External influences on the sensors can be minimised by internal EMC shielding – in addition to the protection already provided by the core geometry. The permissible temperature range of the HARTING current sensors is tested under laboratory conditions and ranges from -40 to +85° C. Consequently, the devices can be used in all climate zones from India to Siberia, and even tests in a tropical atmosphere were unable to faze them. By way of example, the current sensors survived continuous operation in over 90 percent humidity perfectly.

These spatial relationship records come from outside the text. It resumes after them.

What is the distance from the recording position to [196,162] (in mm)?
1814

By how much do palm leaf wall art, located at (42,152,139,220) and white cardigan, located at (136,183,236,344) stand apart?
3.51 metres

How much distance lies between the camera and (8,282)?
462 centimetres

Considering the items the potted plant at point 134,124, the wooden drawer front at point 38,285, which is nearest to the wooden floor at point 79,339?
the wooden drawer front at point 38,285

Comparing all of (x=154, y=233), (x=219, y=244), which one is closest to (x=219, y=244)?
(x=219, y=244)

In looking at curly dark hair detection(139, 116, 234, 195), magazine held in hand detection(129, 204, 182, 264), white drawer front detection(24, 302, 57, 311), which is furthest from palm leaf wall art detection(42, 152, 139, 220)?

All requirements in railway sector met
HARTING current sensors are vibration-proof, resistant to fire loads and meet all relevant railway requirements: EN 50 155 (Electronic equipment on rail vehicles), NF F 16-101 I3 F1 (housing and casting compound self-extinguishing) and UL 94-V0 (self-extinguishing = less than 10 seconds afterburning). HARTING current sensors are available in eight sizes for rated currents up to 2,500 A, whereby the measuring range can also be larger. The current sensors can also easily meet customer-specific requirements. As a result, variants with different sensor resolutions can be provided at any time. The transformation ratio with which the output signal is amplified is highly flexible and can e.g. be 1:3000, 1:4000 or 1:5000.
Excess and deficit
The Hall effect describes the occurrence of a voltage on a current-carrying conductor located in a magnetic field. The Hall voltage occurring at the conductor drops perpendicular to the current flow and to the magnetic field direction. The Lorenz force caused by the magnetic field deflects the electrons perpendicular to their direction of motion. Thus an excess of electrons occurs on one side of the conductor while a deficit occurs on the other. The Hall voltage can be measured at this potential gradient. It increases linearly with the strength of the magnetic field and behaves anti-proportional to the charge carrier density. So-called Hall sensors use this behaviour to provide a simple measurement of the magnetic flux density.

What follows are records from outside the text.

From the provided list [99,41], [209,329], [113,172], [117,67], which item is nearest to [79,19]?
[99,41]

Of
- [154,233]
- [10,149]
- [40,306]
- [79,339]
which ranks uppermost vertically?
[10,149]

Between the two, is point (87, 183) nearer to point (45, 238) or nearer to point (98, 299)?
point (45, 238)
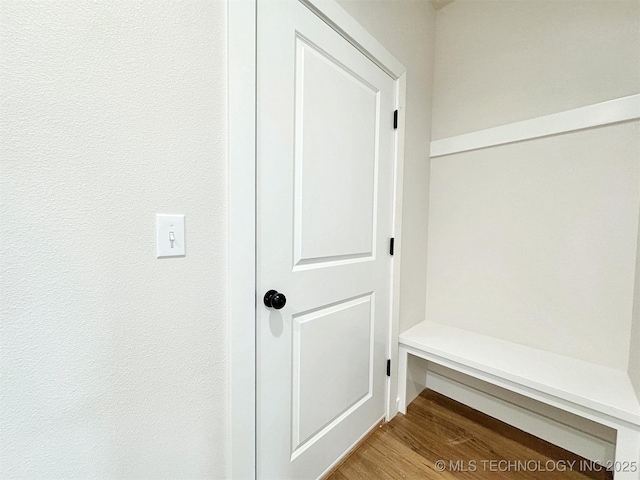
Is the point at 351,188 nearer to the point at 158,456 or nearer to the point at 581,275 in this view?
the point at 158,456

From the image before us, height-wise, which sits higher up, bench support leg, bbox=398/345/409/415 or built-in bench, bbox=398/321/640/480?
built-in bench, bbox=398/321/640/480

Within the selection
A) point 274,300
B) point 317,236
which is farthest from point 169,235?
point 317,236

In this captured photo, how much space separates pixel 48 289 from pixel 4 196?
0.20m

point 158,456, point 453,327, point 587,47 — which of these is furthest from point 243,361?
point 587,47

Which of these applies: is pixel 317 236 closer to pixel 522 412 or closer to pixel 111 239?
pixel 111 239

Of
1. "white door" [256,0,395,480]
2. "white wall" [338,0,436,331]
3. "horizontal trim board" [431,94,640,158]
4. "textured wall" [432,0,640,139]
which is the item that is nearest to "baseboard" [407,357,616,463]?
"white wall" [338,0,436,331]

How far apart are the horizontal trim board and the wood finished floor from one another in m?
1.72

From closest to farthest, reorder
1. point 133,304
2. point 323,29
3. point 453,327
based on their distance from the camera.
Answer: point 133,304
point 323,29
point 453,327

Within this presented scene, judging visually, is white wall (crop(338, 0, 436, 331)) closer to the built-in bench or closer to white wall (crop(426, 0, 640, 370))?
white wall (crop(426, 0, 640, 370))

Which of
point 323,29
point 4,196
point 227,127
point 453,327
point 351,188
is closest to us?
point 4,196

A question of the requirement
In direct measurement using the open-loop sensor, the magnetic field of the primary current to be measured is concentrated in a magnetic toroidal core. A Hall element is placed in the air gap of the core and generates a voltage proportional to the magnetic field or to the current. This Hall voltage is amplified and serves as an output signal for the reproduction of the primary current.
The second variant, the closed-loop sensor, measures more accurately. Here, the Hall voltage is used to generate a current that flows through a coil placed on the toroidal core. This current results in a magnetic compensation field to the field of the primary current, so that the magnetic fields continuously cancel each other out. The secondary current is proportional to the primary current and serves as the output signal to the sensor.